Task brief: Drop every picture and give the entries back exactly.

Exercise data:

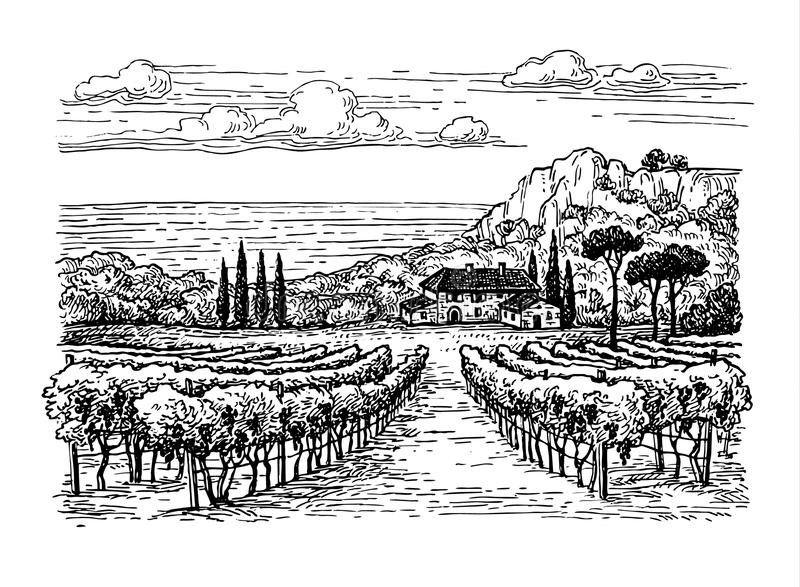 Hand drawn vineyard landscape. Isolated on white background. Vintage style vector illustration royalty free illustration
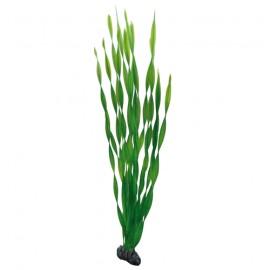 Hobby Plante artificielle Vallisneria 60cm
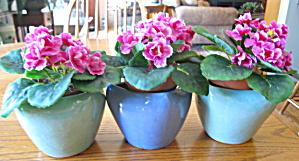 Zanesville Stoneware Vase Planters (Image1)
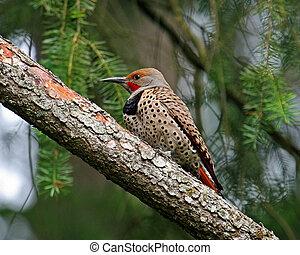 Northern Flicker Woodpecker - Northern Flicker Woodpecker...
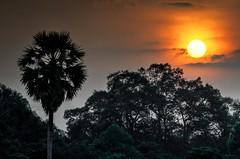 Sunset from Angkor Wat, Cambodia (Sait Izmit) Tags: travel sunset cambodia angkorwat nikond7000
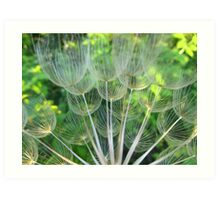 Dried Oyster Flower  Art Print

Output below:
 Hand drawn vineyard landscape. Isolated on white background. Vintage style vector illustration royalty free illustration
 Hobby Plante artificielle Vallisneria 60cm
 Zanesville Stoneware Vase Planters (Image1)
 Northern Flicker Woodpecker - Northern Flicker Woodpecker...
 Sunset from Angkor Wat, Cambodia (Sait Izmit) Tags: travel sunset cambodia angkorwat nikond7000
 Dried Oyster Flower  Art Print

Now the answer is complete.